- Directed by: Melanie Rodriga
- Written by: Vanessa Lomma Wilson McCaskill
- Produced by: Melissa Hasluck Melanie Rodriga
- Starring: Susie Porter Linda Cropper Peter Phelps
- Cinematography: Rob Bygott Dale McCready
- Edited by: Merlin Cornish
- Music by: Tim Count Keith Van Geyzel Mitey Ko (motif)
- Distributed by: ScreenWest SBS Independent Showtime Australia
- Release dates: 18 July 2002 (Brisbane Film Festival); 27 March 2003 (Australia);
- Running time: 93 minutes
- Country: Australia
- Language: English

= Teesh and Trude =

2002 film directed by Melanie Rodriga

Teesh and Trude is a 2002 Australian drama film directed by New Zealander Melanie Rodriga, and was adapted from an original stage-play by Wilson McCaskill. The film was produced and shot entirely in Western Australia with Production Investment Funding Support from ScreenWest and Lotterywest. It was shot on video at Murdoch University where Rodriga teaches.

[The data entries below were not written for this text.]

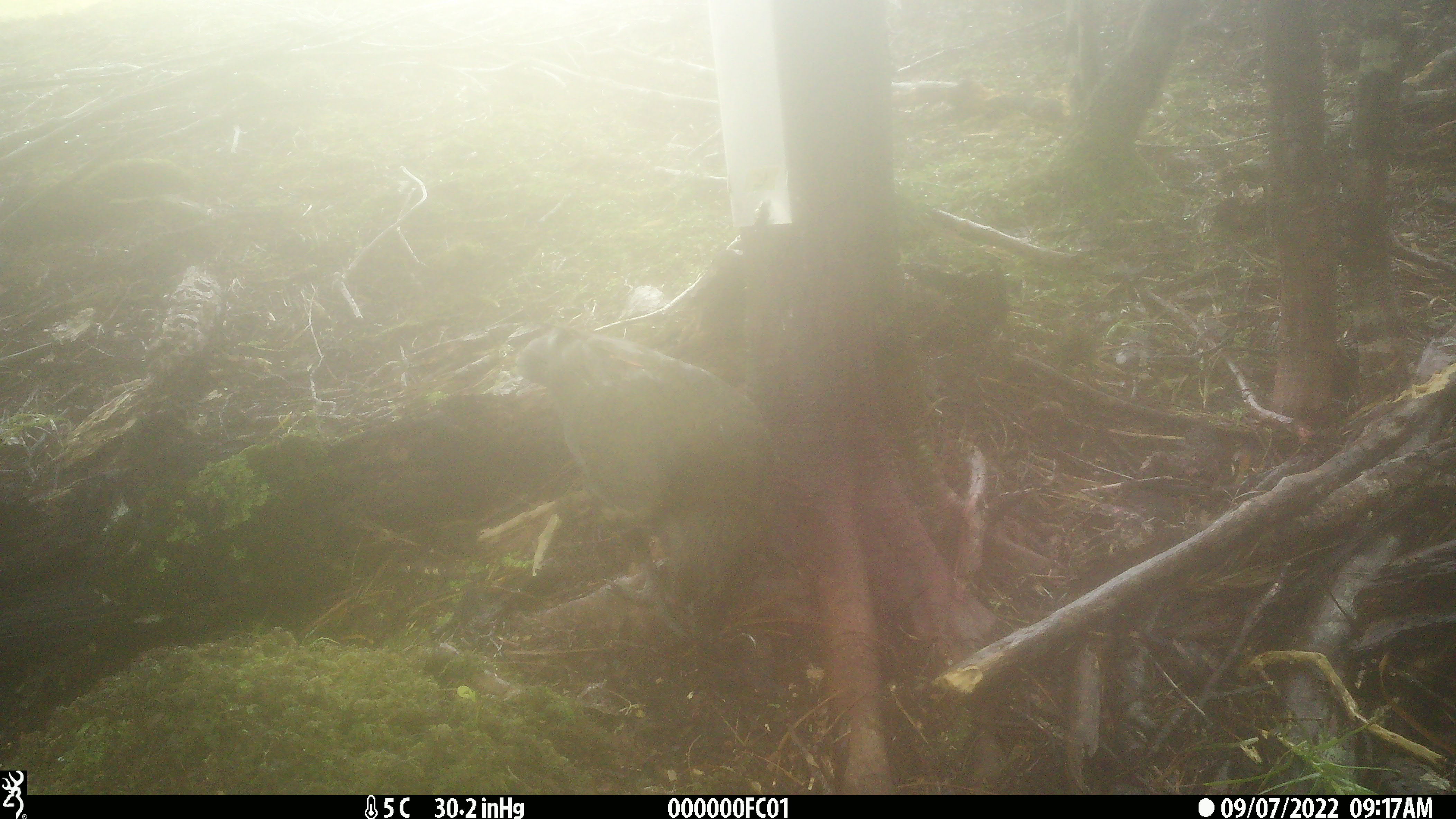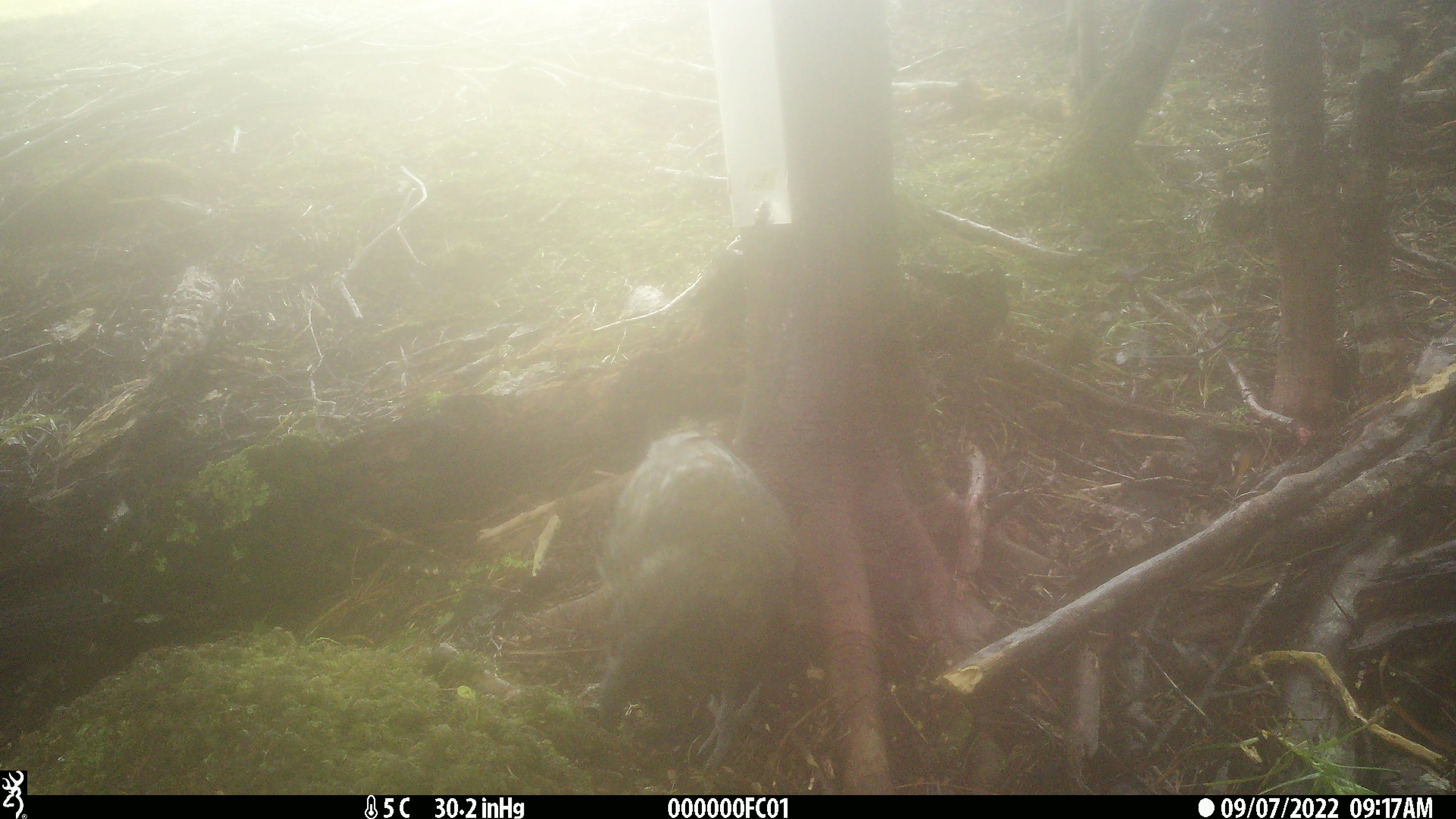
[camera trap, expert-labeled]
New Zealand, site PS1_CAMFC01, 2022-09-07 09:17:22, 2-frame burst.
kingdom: Animalia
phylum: Chordata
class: Aves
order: Psittaciformes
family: Strigopidae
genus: Nestor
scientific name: Nestor notabilis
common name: kea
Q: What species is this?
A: Kea (Nestor notabilis).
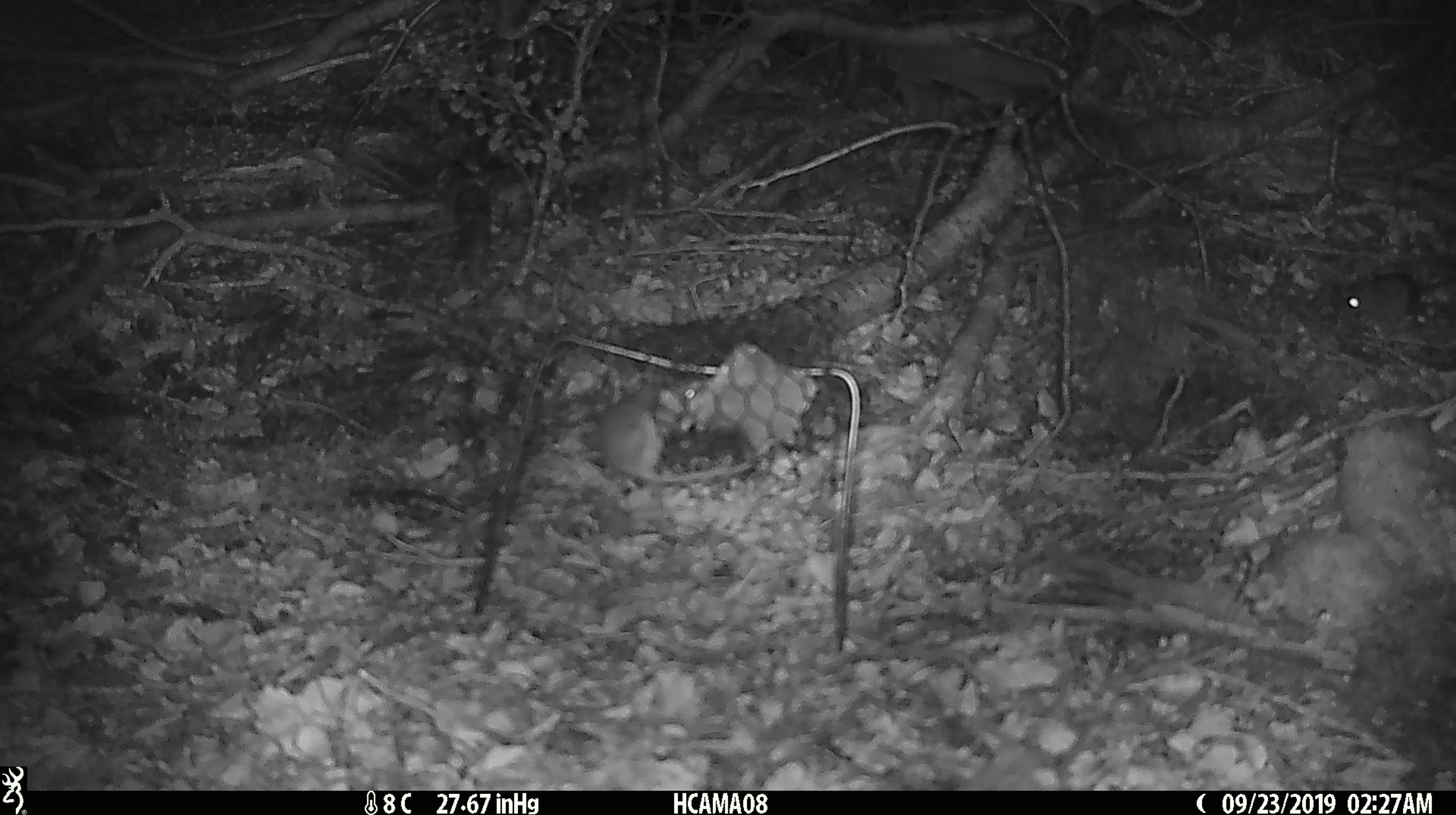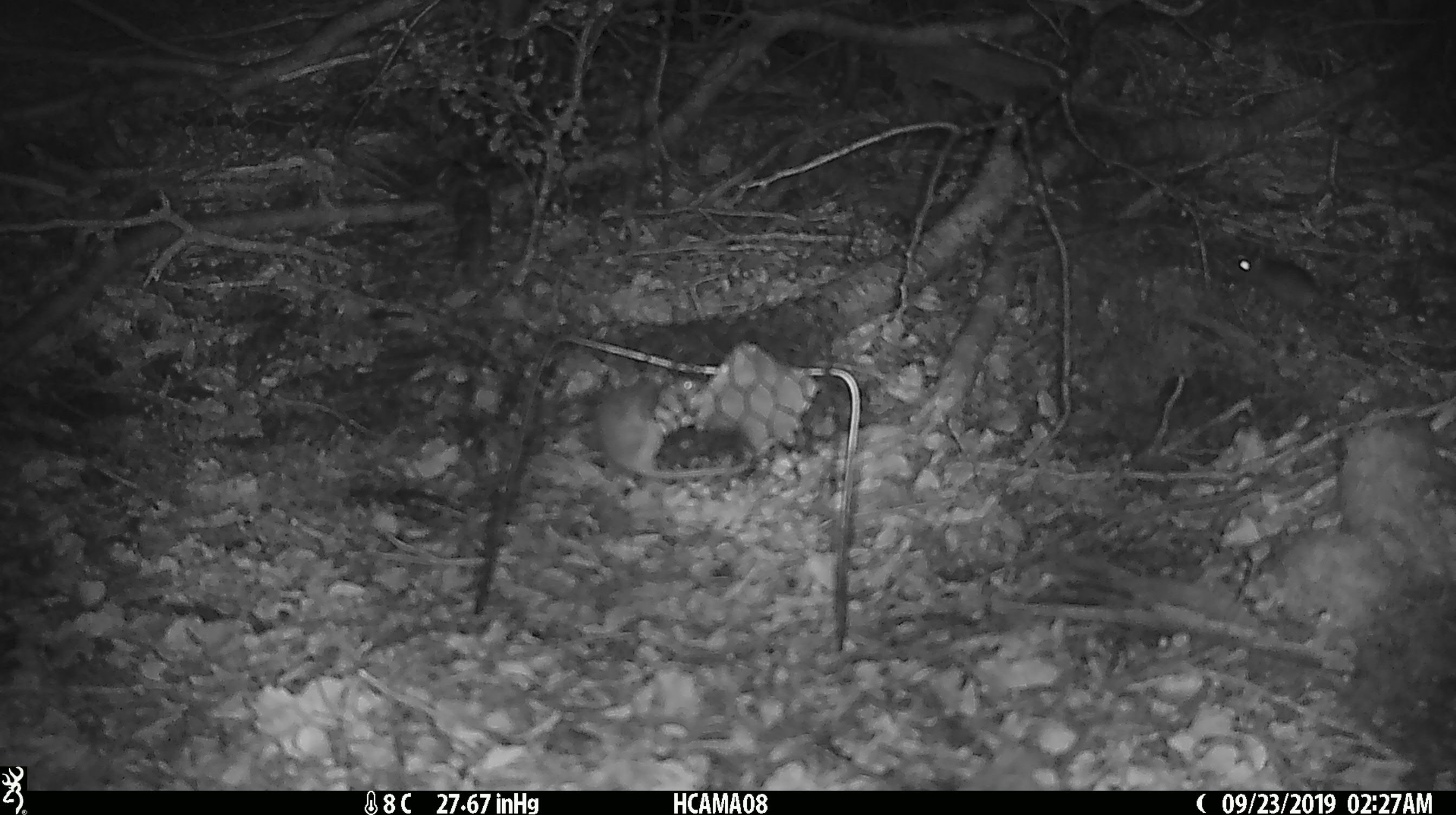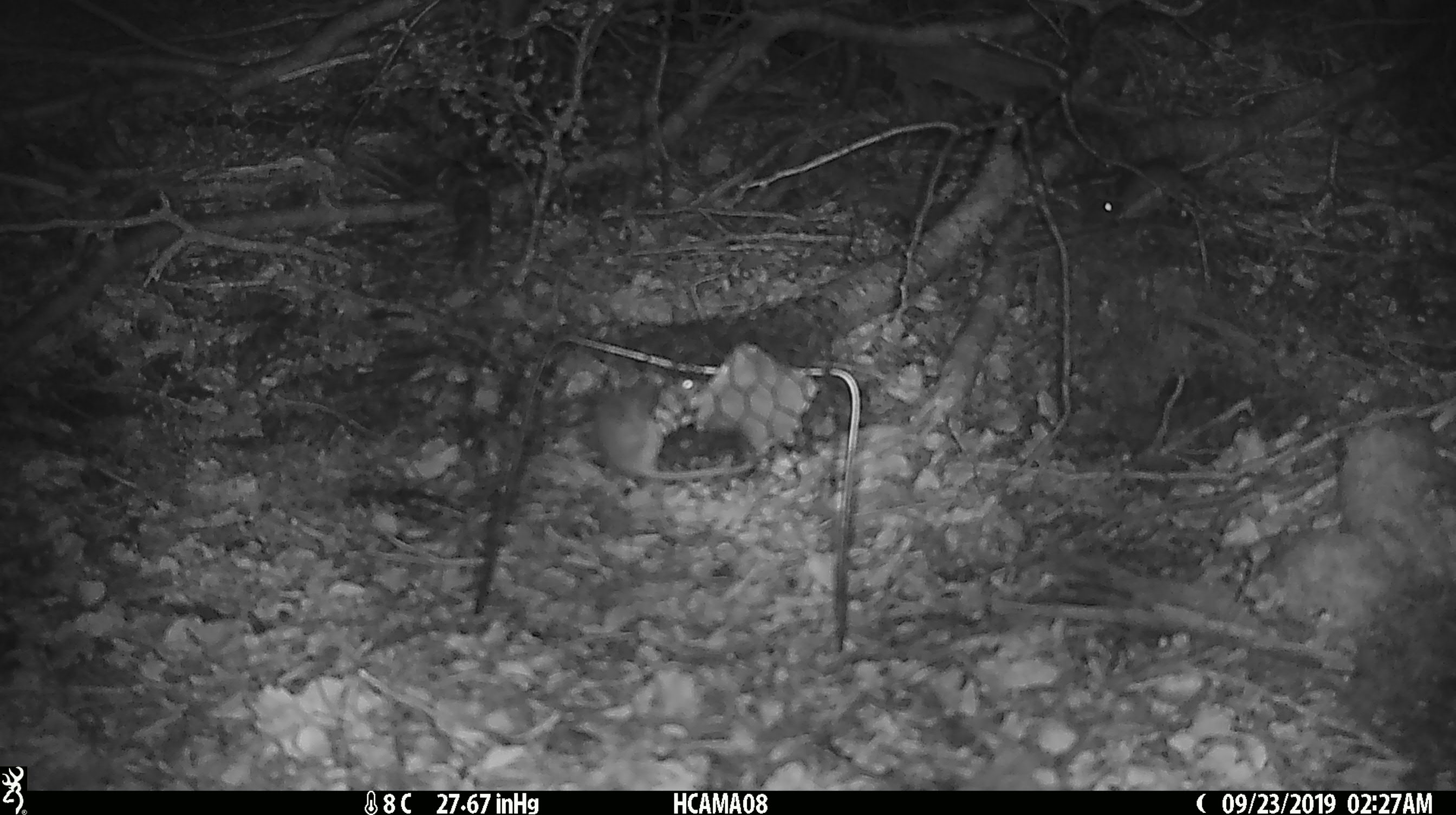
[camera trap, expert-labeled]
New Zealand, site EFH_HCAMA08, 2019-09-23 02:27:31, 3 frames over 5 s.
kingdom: Animalia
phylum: Chordata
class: Mammalia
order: Rodentia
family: Muridae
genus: Mus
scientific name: Mus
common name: mouse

The film received three nominations at the Australian Film Institute Awards in 2003 and one at the Film Critics Circle of Australia Awards.

==Plot==
Teesh (Susie Porter), an unemployed single mother in her twenties, shares a flat with an older, divorced friend, Trude (Linda Cropper). Teesh is starting to crack under the strain of taking care of her son Kenny (Mason Richardson) and her problems only get worse when her abusive father (Bill McClusky), who's just been released from prison, visits.

Trude is also having problems with her macho boyfriend Rod (Peter Phelps), who must complete a major paving contract at the shopping mall to save his ailing construction company. Meanwhile, Trude pines after her own children, who are apparently living with their father in a different state.

==Cast==
- Susie Porter as Letitia (Teesh)
- Linda Cropper as Trudy (Trude)
- Jacob Allan as Les
- Peter Phelps as Rod
- Bill McClusky as Bob
- Mason Richardson as Kenny
- Igor Sas as Gary
- Kazimir Sas as Craig
- Francoise Sas as Lelia
- Adam Crouch as Wes

== Critical reception ==
The Age wrote, "Not since Mallboy has there been a local drama as depressing as this." It added that, "It isn't Ken Loach or Mike Leigh but it's in that ambit and the acting is very gritty."

Urban Cinefile said that "This may not be the worst local film of the year, but at 93 minutes it still seems to last forever."

David Stratton said "The film was obviously produced on the most minimal budget, and its theatrical origins are very obvious, but, despite these limitations, the film impresses because of the excellent acting."